Last month, the Viktor Wynd Museum of Curiosities, Fine Art & Natural History opened its doors on a clutter of curios in East London. Housed by the Last Tuesday Society, it’s the latest visual expression of the eclectic collections of self-professed aesthete Viktor Wynd, who likely never met a carnivorous plant or ornate animal skull he didn’t like.
The museum bills itself as “the first all encompassing museum to open in London since the Horniman in 1901.” A new book released this month by Prestel — Viktor Wynd’s Cabinet of Wonders — is a tour through Wynd’s world, from his home to his most beloved museums. The photography by Oskar Proctor, printed in generous full pages, lets you seek out all the hidden oddities in each frame, sort of like looking at a Graeme Base book without the puzzle. Two-headed lambs, a mummified fairy, a bumblebee carved from a cow’s horn, a kitchen full of pitcher plants and Vanda orchids — it’s a dense tableau of real specimens and fabricated oddities (I spotted some conjoined fetuses of the Gemini Company mingling with shrunken heads and a walrus skull in his Cabinet of Death). On the cover, Wynd fashions himself as a modern naturalist with his embodiment of a modern Charles Wilson Peale self-portrait, and throughout narrates in a languid, ironic, somewhat self-loathing tone.

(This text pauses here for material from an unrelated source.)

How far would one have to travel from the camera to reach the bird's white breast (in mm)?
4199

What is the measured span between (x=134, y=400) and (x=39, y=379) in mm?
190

The new museum, with its admission reportedly at £3 — tea included — follows his Viktor Wynd’s Little Shop of Horrors, and the 200 pages of the book include photographs from that establishment, as well as the homes of his fellow collectors. Tucked at the end of the book, when you’ve either been appalled, exhausted, or won over, is a chapter on how to be a collector yourself, with some actually decent advice. “As you wander through life, some things will grab you,” he writes. Although he immediately follows that up with: “I never knew I needed a hairball from a cow’s stomach until I was offered one for sale.”
Viktor Wynd’s Cabinet of Wonders is available from Prestel.